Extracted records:
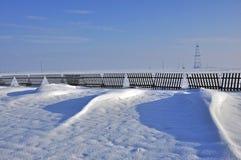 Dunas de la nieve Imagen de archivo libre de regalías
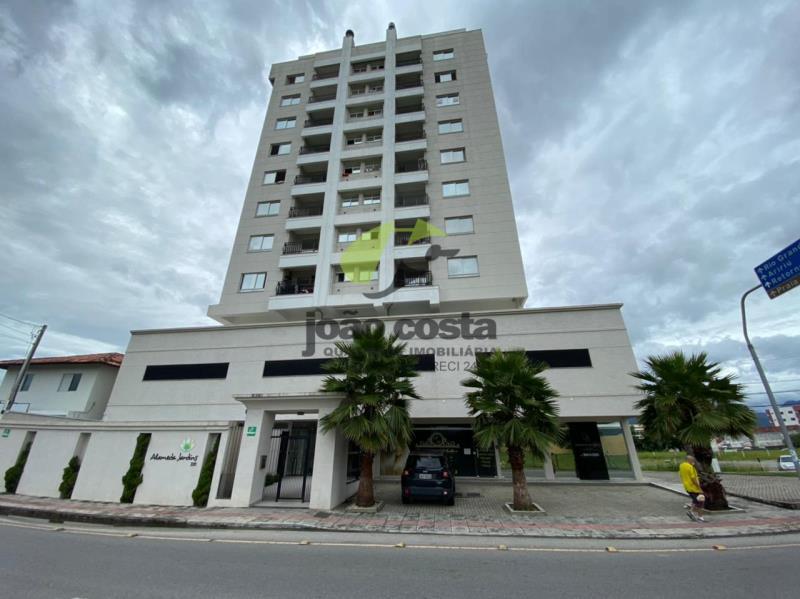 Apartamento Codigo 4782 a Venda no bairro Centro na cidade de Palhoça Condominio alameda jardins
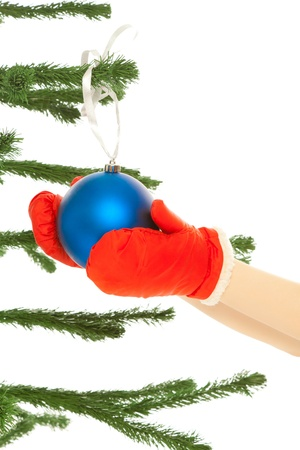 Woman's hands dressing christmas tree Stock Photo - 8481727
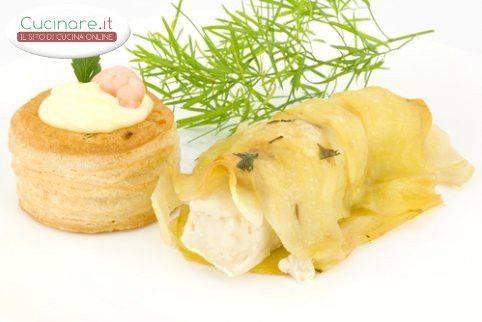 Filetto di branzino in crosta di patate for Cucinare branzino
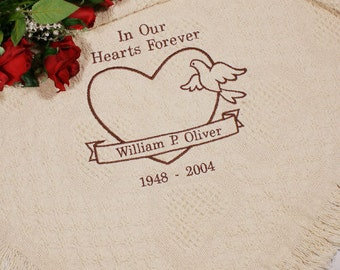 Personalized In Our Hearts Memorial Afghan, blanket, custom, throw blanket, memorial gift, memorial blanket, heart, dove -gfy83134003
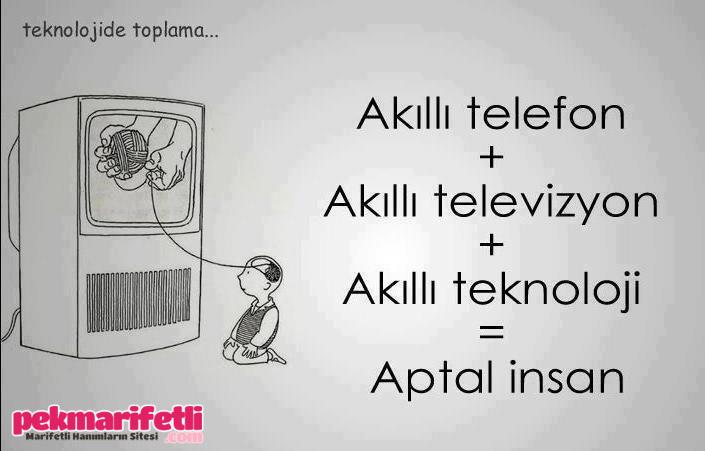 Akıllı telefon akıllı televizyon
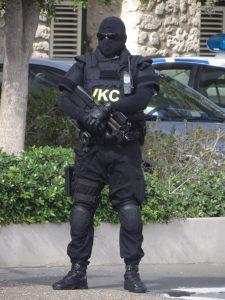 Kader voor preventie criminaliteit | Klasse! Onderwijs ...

> [Brief]:
Your answer must be exactly the lines from the one containing "Personalized In Our" through the last line of the records above, both included, with every picture left out.

> [Solution to this problem]:
 Personalized In Our Hearts Memorial Afghan, blanket, custom, throw blanket, memorial gift, memorial blanket, heart, dove -gfy83134003
 Akıllı telefon akıllı televizyon
 Kader voor preventie criminaliteit | Klasse! Onderwijs ...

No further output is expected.